• **ENTRIES**

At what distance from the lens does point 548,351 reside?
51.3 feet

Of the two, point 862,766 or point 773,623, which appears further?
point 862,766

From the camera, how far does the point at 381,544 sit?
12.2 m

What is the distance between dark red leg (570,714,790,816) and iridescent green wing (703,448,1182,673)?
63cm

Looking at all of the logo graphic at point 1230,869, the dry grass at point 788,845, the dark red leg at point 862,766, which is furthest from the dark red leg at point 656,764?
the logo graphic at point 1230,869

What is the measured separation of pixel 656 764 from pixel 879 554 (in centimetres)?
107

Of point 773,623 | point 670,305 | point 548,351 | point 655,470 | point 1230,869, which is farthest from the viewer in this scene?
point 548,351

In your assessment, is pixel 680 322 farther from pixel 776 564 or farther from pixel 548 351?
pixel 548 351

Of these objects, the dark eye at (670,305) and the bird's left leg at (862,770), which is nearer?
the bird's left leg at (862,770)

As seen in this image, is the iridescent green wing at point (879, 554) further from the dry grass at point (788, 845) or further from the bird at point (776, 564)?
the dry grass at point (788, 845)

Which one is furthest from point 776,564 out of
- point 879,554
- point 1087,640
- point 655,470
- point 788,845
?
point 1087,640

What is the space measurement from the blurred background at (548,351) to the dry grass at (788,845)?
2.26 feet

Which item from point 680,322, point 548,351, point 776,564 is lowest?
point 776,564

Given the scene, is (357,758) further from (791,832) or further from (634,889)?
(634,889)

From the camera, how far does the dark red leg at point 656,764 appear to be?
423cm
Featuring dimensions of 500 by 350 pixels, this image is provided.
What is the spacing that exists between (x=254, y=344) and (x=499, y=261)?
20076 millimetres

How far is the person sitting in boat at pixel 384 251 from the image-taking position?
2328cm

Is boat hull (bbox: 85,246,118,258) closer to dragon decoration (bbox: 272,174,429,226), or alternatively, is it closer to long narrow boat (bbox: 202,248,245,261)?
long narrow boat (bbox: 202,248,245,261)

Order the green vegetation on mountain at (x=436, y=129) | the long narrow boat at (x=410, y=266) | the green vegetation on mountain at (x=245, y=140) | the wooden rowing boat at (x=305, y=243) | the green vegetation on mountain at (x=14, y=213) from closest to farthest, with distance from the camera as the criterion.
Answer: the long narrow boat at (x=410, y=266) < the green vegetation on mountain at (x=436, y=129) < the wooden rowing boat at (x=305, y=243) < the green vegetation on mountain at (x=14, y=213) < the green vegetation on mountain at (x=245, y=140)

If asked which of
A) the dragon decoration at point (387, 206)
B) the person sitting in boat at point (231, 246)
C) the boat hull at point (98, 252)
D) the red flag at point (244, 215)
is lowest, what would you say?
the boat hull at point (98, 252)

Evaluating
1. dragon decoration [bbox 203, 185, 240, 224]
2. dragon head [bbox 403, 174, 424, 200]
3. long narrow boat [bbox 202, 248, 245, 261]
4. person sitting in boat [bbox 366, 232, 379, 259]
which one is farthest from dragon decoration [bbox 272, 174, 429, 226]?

• **DO THIS**
Give again the lines from the line holding "If asked which of" through the close of the listing, both included, exactly as written and with nothing else.

• **OUTPUT FOR THIS TASK**
If asked which of
A) the dragon decoration at point (387, 206)
B) the person sitting in boat at point (231, 246)
C) the boat hull at point (98, 252)
D) the red flag at point (244, 215)
is lowest, what would you say?
the boat hull at point (98, 252)

Evaluating
1. dragon decoration [bbox 203, 185, 240, 224]
2. dragon head [bbox 403, 174, 424, 200]
3. long narrow boat [bbox 202, 248, 245, 261]
4. person sitting in boat [bbox 366, 232, 379, 259]
which one is farthest from dragon decoration [bbox 272, 174, 429, 226]?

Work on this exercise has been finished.